# Task instructions
Look through the data below and output, unchanged, every line from the one holding "Living Room - Nice" through the one holding "mother and son", inclusive. Skip the pictures.

# Information given
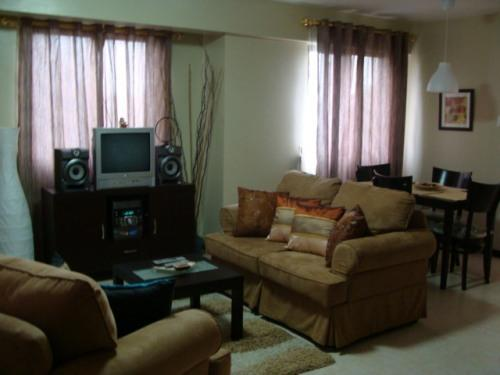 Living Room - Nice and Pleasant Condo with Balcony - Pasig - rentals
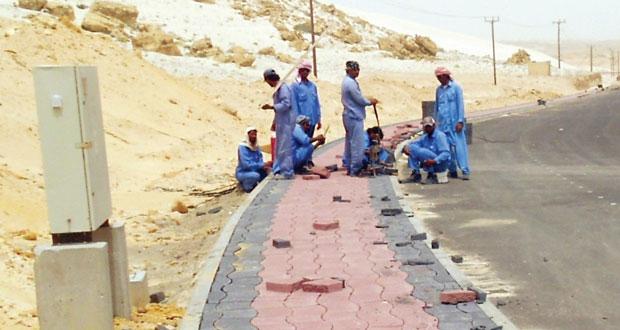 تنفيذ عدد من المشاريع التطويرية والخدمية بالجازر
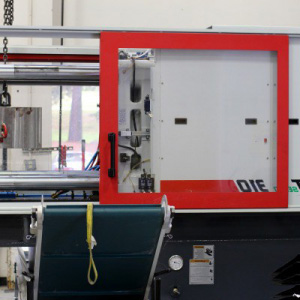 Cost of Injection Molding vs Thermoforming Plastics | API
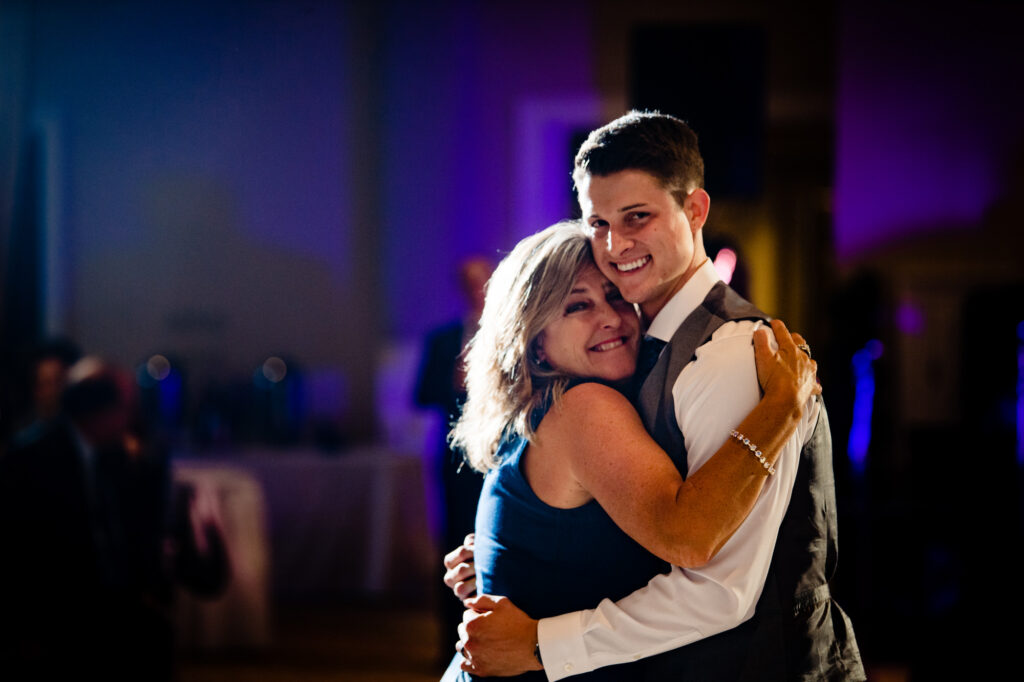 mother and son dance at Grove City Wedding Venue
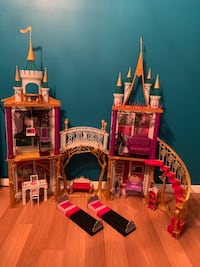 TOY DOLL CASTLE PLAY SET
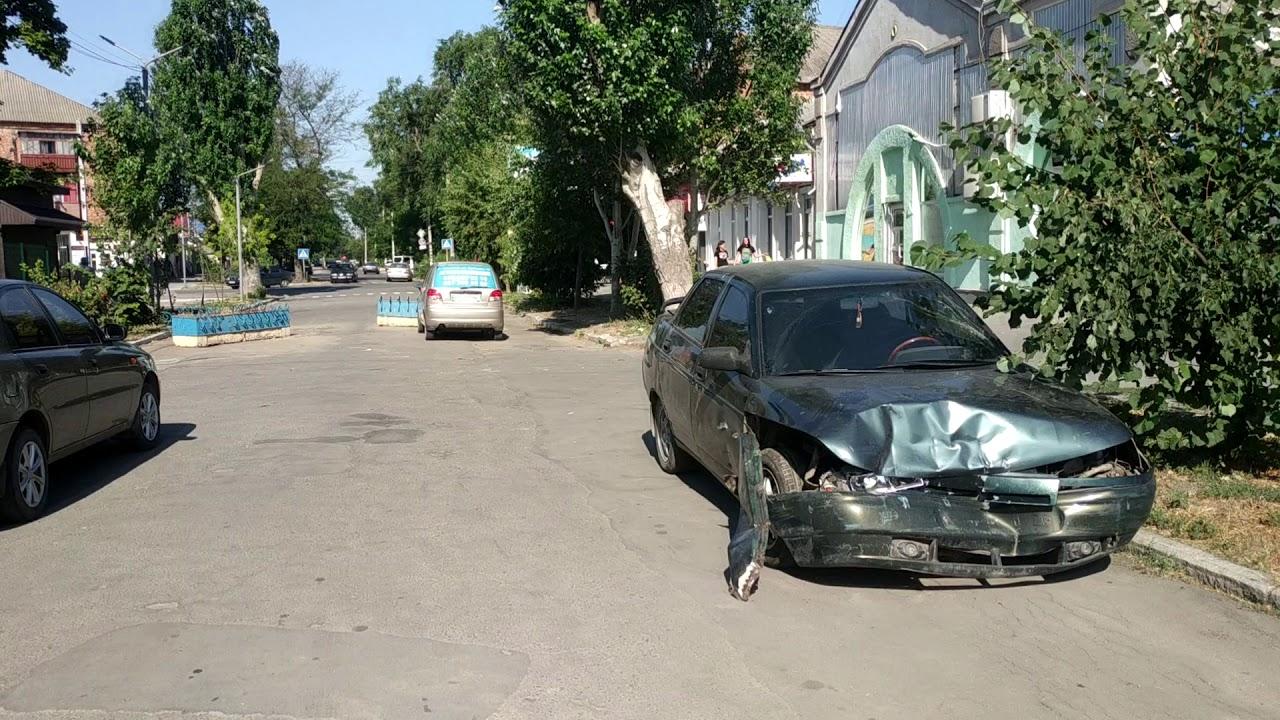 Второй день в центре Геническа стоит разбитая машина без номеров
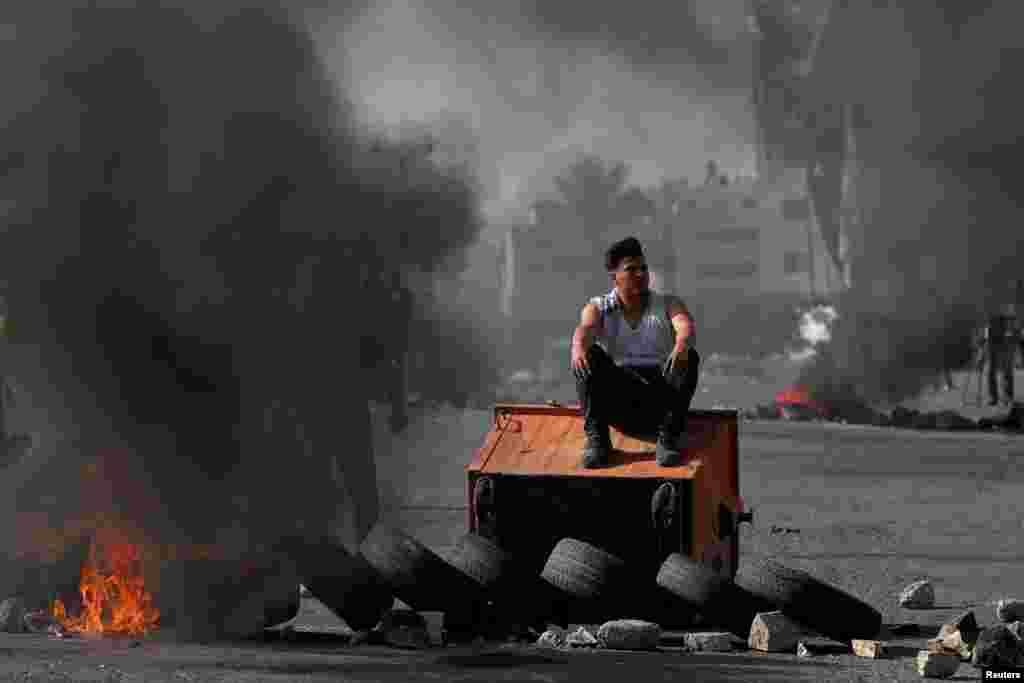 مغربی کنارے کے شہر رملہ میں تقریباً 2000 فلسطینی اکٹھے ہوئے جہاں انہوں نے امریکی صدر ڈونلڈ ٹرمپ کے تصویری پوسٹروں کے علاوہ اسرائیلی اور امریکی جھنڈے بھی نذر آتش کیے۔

==

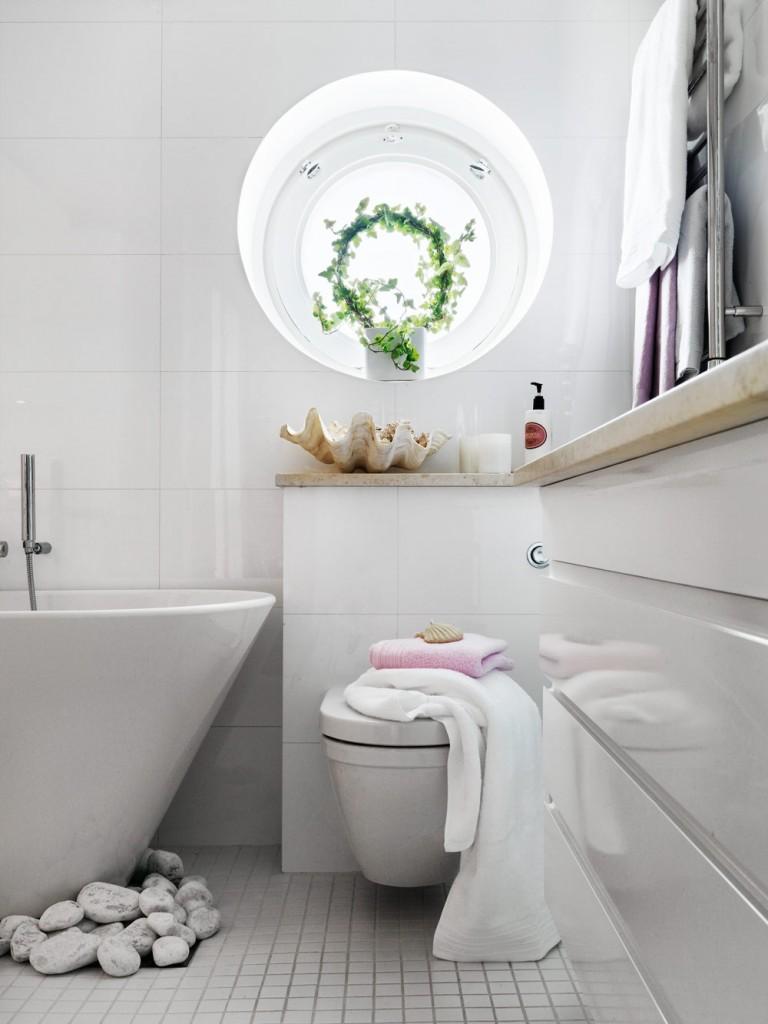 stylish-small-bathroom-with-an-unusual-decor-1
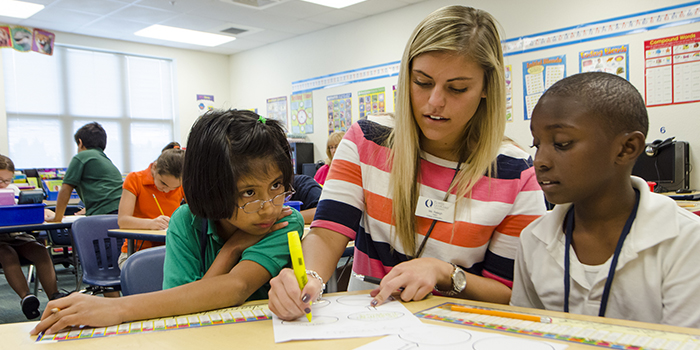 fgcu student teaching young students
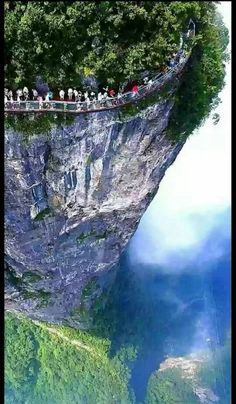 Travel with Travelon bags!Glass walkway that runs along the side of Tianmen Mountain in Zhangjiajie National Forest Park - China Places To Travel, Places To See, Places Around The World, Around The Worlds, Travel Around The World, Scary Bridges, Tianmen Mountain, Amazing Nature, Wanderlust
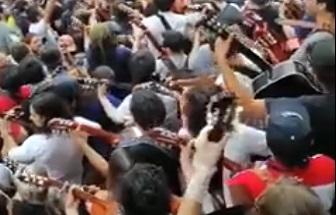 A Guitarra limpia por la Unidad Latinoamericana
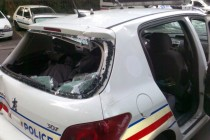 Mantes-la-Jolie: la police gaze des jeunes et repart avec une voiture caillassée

==

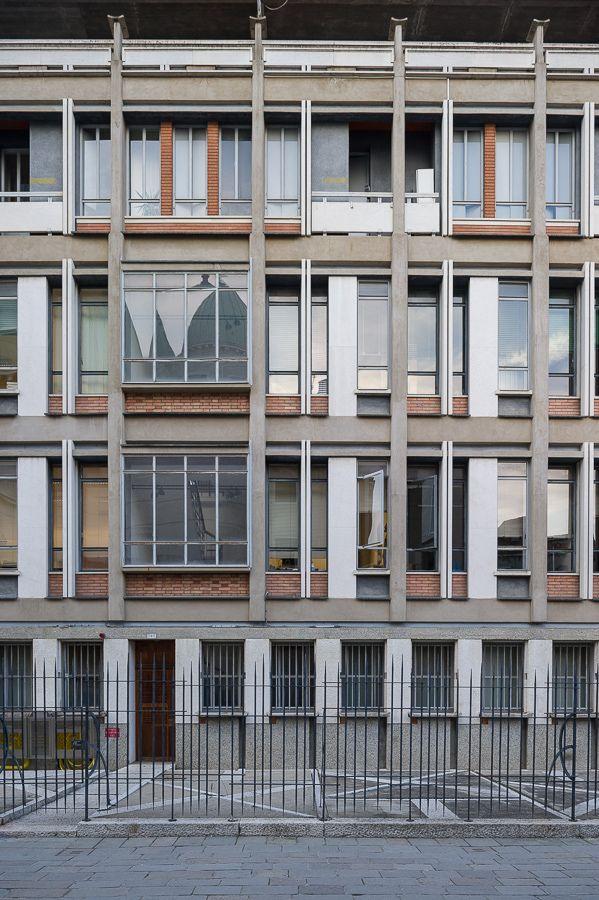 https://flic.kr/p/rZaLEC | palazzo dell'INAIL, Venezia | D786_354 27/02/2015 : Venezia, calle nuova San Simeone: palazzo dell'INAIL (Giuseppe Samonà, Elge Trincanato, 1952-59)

# Result of this exercise
 Living Room - Nice and Pleasant Condo with Balcony - Pasig - rentals
 تنفيذ عدد من المشاريع التطويرية والخدمية بالجازر
 Cost of Injection Molding vs Thermoforming Plastics | API
 mother and son dance at Grove City Wedding Venue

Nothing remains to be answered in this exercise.